Finished
Ha'Penny and
Half a Crown, which concludes
Jo Walton's excellent alternate-universe post-WWII fascist Britain murder mystery/political thriller/upper-class twit-lit crossover trilogy.
2nd book of the lot was the best, although the 3rd did take things to an interesting conclusion, although I'm not so sure that Britain could
. But then, they've had 20 years to get sick of things and perhaps I underestimate my fellow Commonwealthers.

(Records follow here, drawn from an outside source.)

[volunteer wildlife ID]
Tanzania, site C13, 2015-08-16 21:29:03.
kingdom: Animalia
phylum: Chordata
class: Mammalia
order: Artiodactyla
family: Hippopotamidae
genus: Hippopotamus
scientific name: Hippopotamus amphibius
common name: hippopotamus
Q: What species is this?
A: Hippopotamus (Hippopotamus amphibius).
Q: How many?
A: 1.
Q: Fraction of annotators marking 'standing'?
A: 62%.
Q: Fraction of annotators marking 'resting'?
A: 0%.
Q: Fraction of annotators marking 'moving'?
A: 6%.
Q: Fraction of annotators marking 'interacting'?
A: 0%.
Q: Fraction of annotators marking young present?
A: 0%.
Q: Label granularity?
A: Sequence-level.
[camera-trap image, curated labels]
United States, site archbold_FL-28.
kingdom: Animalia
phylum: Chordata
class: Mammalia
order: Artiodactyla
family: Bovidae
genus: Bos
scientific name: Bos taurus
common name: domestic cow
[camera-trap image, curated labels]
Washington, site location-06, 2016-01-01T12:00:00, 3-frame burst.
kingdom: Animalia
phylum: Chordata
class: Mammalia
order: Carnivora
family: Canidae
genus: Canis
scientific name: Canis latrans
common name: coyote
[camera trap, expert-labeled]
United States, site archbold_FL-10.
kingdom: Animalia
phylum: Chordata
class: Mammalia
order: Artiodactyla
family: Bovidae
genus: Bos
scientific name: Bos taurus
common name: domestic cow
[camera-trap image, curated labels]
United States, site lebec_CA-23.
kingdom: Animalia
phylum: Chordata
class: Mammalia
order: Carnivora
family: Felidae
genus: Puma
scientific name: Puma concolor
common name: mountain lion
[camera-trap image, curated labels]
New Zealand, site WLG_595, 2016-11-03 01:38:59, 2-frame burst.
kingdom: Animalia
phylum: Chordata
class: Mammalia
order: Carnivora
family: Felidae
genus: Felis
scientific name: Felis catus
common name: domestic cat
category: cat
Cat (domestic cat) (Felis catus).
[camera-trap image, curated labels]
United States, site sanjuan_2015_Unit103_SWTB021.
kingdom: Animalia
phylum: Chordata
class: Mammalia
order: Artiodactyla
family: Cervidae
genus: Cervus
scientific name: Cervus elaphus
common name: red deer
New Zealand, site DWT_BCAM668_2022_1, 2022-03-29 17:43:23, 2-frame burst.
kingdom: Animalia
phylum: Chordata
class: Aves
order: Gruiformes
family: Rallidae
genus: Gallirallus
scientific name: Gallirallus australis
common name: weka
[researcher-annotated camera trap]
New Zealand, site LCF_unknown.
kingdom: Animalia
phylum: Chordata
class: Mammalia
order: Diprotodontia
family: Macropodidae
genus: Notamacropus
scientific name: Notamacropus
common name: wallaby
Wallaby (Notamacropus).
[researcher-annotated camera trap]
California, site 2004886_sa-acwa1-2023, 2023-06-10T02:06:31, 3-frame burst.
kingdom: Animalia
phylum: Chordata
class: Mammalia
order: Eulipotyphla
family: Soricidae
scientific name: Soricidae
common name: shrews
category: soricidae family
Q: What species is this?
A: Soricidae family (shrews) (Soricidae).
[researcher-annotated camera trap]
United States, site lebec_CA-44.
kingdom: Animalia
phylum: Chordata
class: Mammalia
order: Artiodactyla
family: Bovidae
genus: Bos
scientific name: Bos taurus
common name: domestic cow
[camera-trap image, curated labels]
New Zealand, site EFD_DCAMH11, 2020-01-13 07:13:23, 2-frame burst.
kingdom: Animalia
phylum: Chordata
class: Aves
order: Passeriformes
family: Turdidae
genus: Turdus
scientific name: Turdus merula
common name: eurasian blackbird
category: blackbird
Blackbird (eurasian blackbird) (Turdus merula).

In any case, a chilling and perhaps spot-on set of tales with a certain applicability to the US situation in recent years (probably part of why it's written) and it turns out that Jo Walton, though Welsh, now lives in Canada, so that gives me additional incentive to highly recommend these books and will be purchasing
Ha'Penny myself when Kobo comes up with a good coupon, though not
Half a Crown since it's ridiculously priced at $16 for the e-book edition of a book that's been out in MMPB for years.
Also finished
Elizabeth Ann Scarborough's
The Godmother's Apprentice, the not-so-good sequel to her very good urban fantasy
The Godmother.
While it was nice to see how the characters were getting on, this basically takes everything that was original and interestingly different about the first novel and makes it more generically fantasy cliché-ish and thus indistinguishable from the host of other ooh-ancient-Celtic-legends-are-coming-to-life-in-Ireland-and-you-a-modern-person-must-save-the-day books which already litter the field.
I also docked it points for rendering practically all the dialogue spoken by Irish people in phonetic spelling. I don't really care if actual Irish people really do speak like they're auditioning to replace the
Lucky Charms leprechaun's voiceover actor. Oi jus' don' wan' t'be readin' entoire paragraphs uff wha ye think 's how it soun's 'coz 'tis rilly rilly irritatin'.
I was thinking of tackling the third Godmother book next, but now I think I'll go cleanse my palate with some more Sherlock Holmes mash-ups first.